Speaking of which, Daisy Ridley is the kind of forward-looking casting that Abrams has a real knack for, and it’s nice to see a woman at the center of Star Wars after the original trilogy had Carrie Fisher’s Leia play sister, love interest and mother all at once. Rey is easily the most competent character in the film, she never needs saving, and even though she’s nakedly the “chosen one” and given a lot of script-level advantages, it’s very easy to like and root for her. The same goes for Poe Dameron, who’s easily the most uncomplicated good guy the franchise has ever provided, and Finn, the turncoat First Order Stormtrooper, whose fish-out-of-water blundering the movie mines for its biggest laughs. These characters are much more than analogs for Luke, Han, and Leia; on the contrary, they’re probably more interesting and complex than any of them, and Adam Driver’s villain is easily the most intriguing Star Wars has ever had.

In a lot of ways, Kylo Ren is exactly what I always felt George Lucas tried (and failed) to achieve with Anakin Skywalker; morally-conflicted and psychologically-damaged, and frightening largely because he’s not in control – of his emotions or his tenuous position within the First Order.

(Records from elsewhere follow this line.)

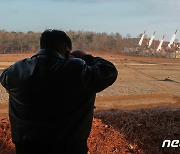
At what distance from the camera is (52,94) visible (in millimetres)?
2174

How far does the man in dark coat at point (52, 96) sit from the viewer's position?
85.5 inches

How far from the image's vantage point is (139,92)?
2120cm

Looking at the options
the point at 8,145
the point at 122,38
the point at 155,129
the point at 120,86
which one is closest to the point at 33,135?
the point at 8,145

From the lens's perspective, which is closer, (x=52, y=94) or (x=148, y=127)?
(x=52, y=94)

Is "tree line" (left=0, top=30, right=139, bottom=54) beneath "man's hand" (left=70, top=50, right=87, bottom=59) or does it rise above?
beneath

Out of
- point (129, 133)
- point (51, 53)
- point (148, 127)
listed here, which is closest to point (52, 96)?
point (51, 53)

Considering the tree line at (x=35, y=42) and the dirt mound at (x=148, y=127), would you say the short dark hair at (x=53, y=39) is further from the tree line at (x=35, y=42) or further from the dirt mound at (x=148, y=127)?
the tree line at (x=35, y=42)

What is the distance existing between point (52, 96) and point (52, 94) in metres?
0.01

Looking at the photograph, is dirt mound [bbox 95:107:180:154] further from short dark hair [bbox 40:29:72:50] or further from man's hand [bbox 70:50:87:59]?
short dark hair [bbox 40:29:72:50]

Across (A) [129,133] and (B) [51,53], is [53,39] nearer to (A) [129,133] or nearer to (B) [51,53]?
(B) [51,53]

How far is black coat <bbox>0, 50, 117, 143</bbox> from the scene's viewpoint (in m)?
2.17

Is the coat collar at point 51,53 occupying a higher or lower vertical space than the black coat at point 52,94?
higher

Kylo Ren’s a petulant little bundle of self-loathing, and I’m thrilled that whenever he removes his mask, Adam Driver’s dopey, sodden-eyed, non-threatening face is underneath it.

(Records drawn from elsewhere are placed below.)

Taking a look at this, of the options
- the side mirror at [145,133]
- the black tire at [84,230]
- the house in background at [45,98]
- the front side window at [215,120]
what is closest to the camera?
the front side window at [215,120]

The Force Awakens is full of performances and character turns and story beats just like this, the kind that lull you into a comfortable sense of familiarity and then do just enough different to surprise or impress you. The movie is mostly content to riff on and rejig elements of the original trilogy, but it does just enough, and in just the right places, that a whole sequel’s worth of ideas gets shaken into the margins. A more thoughtful, less indulgent storyteller can do a lot with those, and what Abrams leaves behind is an iconic set of new heroes that we’re eager to follow into Episode VIII. The Force Awakens isn’t as good as any of the original trilogy, but it’s better than all of the prequels, and really, it does everything it needs to do in order to leave the future of the series looking bright. And that’s much more than I can say for any other Star Wars movie released in my lifetime, which each left the series looking as though it had no future at all.